Z : “Le Festival du Nouveau Cinéma est donc un festival international généraliste. Ce qui veut dire qu’on a pas de spécialisation, ni en termes de thème ni en termes de genre. On peut avoir un documentaire et du cinéma de genre en même temps. Des films d’ici et de partout dans le monde. De tous formats, courts et longs-métrages. On a aussi toute une section “Explore” dédiée aux nouveaux médias (cinéma en 360 degrés, réalité virtuelle…). On a un côté très proche des technologies et des artistes qui aiment tester de nouvelles affaires. On est très ouverts à proposer des choses qui sortent du cadre. C’est ce qui nous différencie d’ailleurs. On est certes le plus ancien festival sur la scène montréalaise -52 ans cette année- mais on tient à la nouveauté, aux nouveaux artistes.
On teste de nouvelles approches, comme se spécialiser dans le cinéma d’auteur, mais derrière, aucune contrainte, ils et elles peuvent faire absolument tout ce qu’ils souhaitent dans leur projet. On a évidemment une section “Incontournable” mais le cœur de notre programmation/compétition reste les nouveaux talents. Ce qu'on aimerait justement c’est pouvoir suivre des artistes dès le début de leur carrière. Pour les accompagner et les voir grandir.”
Vous avez plusieurs programmes : qu’en-est il exactement? Notamment du Pitch Premières Oeuvres où vous collaborez avec Netflix?
Z : “Le Pitch Premières Oeuvres a été inauguré en 2018. Ça a débuté avec Netflix et ça se passe vraiment super bien depuis. Premier success story d’ailleurs avec la gagnante de la première édition, Ariane Louis-Seize et son long-métrage “Vampire humaniste cherche suicidaire consentant”, qui a été présenté à la 80e Mostra de Venise et qui va être chez nous au FNC en octobre. Et comme la fidélité au FNC c’est important, on a souhaité faire une micro rétrospective sur son parcours.
C’est ça qui est chouette, on reçoit toujours des candidatures variées. On a des films d’artistes qu’on connait, avec des distributeurs qu’on connaît également. Mais on aime aussi recevoir des films d’artistes qui ne sont pas toujours intégré.e.s à la structure initiale. Je les regarde toujours d’un œil extrêmement favorable. La mission cœur, c'est de faire découvrir des artistes, leur voix, faire un portrait de ce qui se passe dans le monde. Proposer au public le meilleur de ce qu’on a vu toute l’année.”

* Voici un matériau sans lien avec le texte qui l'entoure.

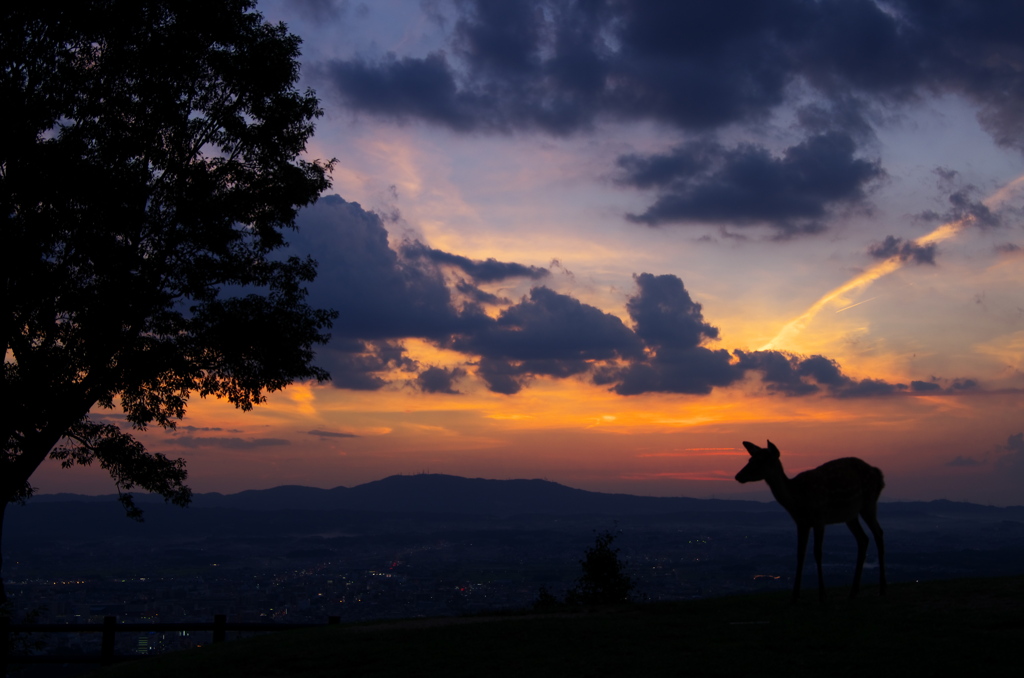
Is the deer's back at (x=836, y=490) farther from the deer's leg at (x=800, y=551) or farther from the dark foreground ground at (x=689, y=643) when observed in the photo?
the dark foreground ground at (x=689, y=643)

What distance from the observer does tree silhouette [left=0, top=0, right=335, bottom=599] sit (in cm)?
1881

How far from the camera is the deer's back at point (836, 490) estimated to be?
54.5 feet

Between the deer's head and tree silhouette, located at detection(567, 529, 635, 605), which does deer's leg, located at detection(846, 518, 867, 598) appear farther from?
tree silhouette, located at detection(567, 529, 635, 605)

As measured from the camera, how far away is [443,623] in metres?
18.2

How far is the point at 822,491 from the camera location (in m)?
16.7

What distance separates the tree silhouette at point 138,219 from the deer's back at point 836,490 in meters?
12.8

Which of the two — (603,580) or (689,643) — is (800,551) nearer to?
(689,643)

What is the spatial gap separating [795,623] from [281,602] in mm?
91236

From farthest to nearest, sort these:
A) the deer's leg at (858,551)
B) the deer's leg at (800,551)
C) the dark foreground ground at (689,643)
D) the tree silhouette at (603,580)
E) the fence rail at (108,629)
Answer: the tree silhouette at (603,580)
the fence rail at (108,629)
the deer's leg at (858,551)
the deer's leg at (800,551)
the dark foreground ground at (689,643)

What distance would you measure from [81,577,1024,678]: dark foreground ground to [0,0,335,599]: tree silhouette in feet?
22.0

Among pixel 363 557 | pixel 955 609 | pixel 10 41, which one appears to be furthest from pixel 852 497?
pixel 363 557

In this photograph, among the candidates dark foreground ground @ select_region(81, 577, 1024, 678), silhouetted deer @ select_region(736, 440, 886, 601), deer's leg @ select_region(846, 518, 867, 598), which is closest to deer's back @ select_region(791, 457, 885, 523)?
silhouetted deer @ select_region(736, 440, 886, 601)

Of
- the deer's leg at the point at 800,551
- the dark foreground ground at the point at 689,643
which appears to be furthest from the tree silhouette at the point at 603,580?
the deer's leg at the point at 800,551

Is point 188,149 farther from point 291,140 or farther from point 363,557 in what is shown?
point 363,557
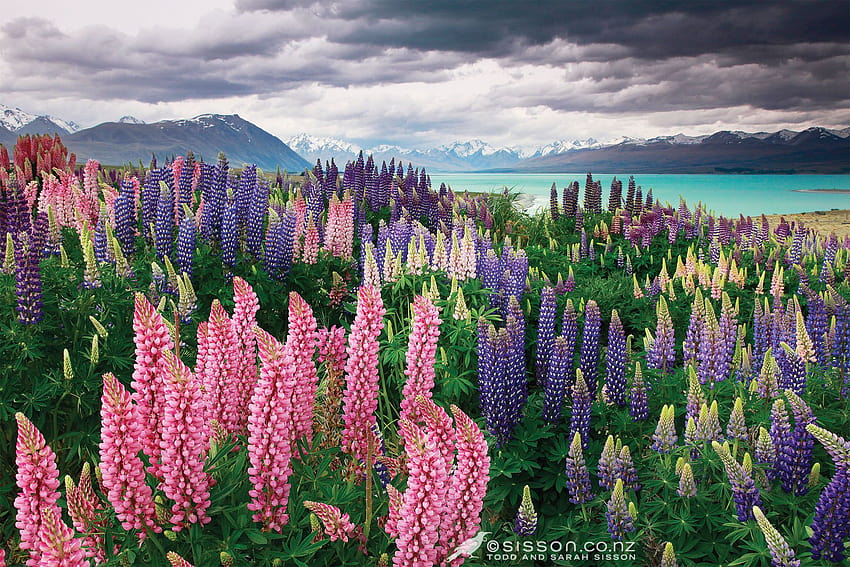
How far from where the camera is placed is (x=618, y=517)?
11.3ft

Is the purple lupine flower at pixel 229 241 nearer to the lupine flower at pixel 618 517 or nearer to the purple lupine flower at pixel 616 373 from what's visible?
the purple lupine flower at pixel 616 373

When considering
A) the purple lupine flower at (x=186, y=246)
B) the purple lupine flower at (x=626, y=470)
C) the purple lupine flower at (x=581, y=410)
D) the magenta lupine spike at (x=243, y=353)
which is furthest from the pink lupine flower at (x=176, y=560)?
the purple lupine flower at (x=186, y=246)

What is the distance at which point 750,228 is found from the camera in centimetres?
1077

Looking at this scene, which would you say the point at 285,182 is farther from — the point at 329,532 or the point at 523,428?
the point at 329,532

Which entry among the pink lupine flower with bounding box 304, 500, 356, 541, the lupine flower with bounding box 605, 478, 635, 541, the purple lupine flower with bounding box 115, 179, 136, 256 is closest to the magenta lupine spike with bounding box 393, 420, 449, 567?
the pink lupine flower with bounding box 304, 500, 356, 541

Côté programmation, comment fais-tu pour aller à la rencontre de ces films-là?
Z : “Bien évidemment, on se rend dans des festivals internationaux, mais aussi dans d’autres plus spécialisés, plus propres à nous. Comme c’est le cas du festival de Rotterdam qui se rapproche de notre mission avec une programmation pointue. On navigue dans les mêmes eaux, on y fait de très belles découvertes.
On est aussi en contact avec des distributeurs, artistes. Beaucoup de discussions, de rencontres, etc. On parle souvent de films sans les avoir vus. Donc à partir de ce moment on voit si ça s’inscrit dans notre programmation. On ne prend pas que les meilleurs films, on aime la diversité dans notre contenu.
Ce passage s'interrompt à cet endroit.